An active leader in her community, she has served on twenty non-profit and corporate boards. As a writer, she uses complex family stories to illuminate our reverence for heroes, the ways we mythologize powerful men, and reconciling our complicated legacies.
Her first memoir, Poetic License, won multiple awards. Her essays have appeared in Huffington Post, Culture Club, The Millions, Crack the Spine, Bloodroot Literary Magazine, Women Writers/Women’s Books, MS. Girl, Yankee and more. Her essay “Maine Roustabout” was nominated for a 2012 Pushcart Prize. Gretchen and her husband split their time between Portland Maine and a saltwater cottage on Penobscot Bay. She renews herself in wild places out of doors.
Bob Keyes is a Maine-based and nationally-recognized arts writer and storyteller with specialties in American visual arts and the contemporary culture of New England. Born and raised near Boston, he has spent more than 15 years writing about arts and culture for the Portland Press Herald and Maine Sunday Telegram.
In September 2021, Boston-based Godine published “The Isolation Artist: Scandal, Deception, and the Last Days of Robert Indiana,” which Keyes wrote based on 15 years of writing about Indiana and reporting on his suspicious death and a series of dramatic lawsuits alleging fraud and abuse.

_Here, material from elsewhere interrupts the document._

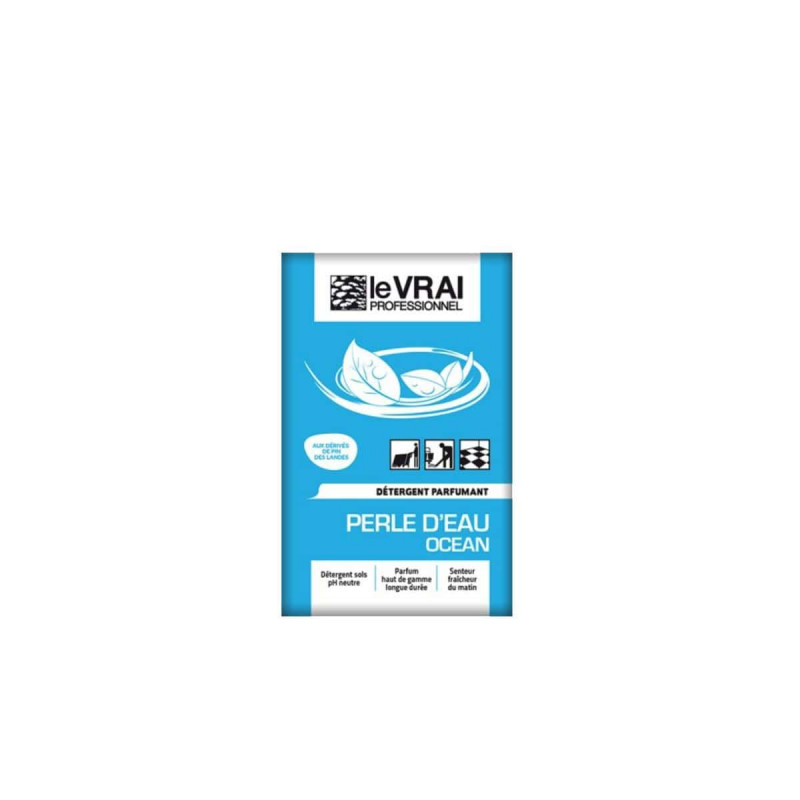 Le Vrai Professionnel - Real Professional Bodenwaschmittel Wasserperle - 125 Dosen À 16 Ml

His interest in writing and journalism began when he and a childhood friend launched a short-lived but spirited weekly neighborhood newsletter and continued through college in Georgia, where Bob learned he could integrate his interest in arts and entertainment with his desire to write. His professional career began in the newsroom at the Morning Sentinel in Waterville, Maine, and continued at the Greenwich Time in Connecticut and the Argus Leader in the wilds of South Dakota. Bob returned to Maine and Press Herald in 2002.
He has won numerous prizes, and his writing has been widely recognized for its contribution to the public discourse about the role of arts and culture in society. In 2017, he won the Rabkin Prize for Visual Arts Journalism, given to the top arts writers in the country and accompanied by a $50,000 prize. The Maine Writers & Publishers Alliance gave him its Distinguished Achievement Award in 2014, and Bob was part of the inaugural class of the NEA’s Arts Journalism Institute in Theater and Musical Theater in 2004.
He lives in Berwick, Maine, with his wife and stepson.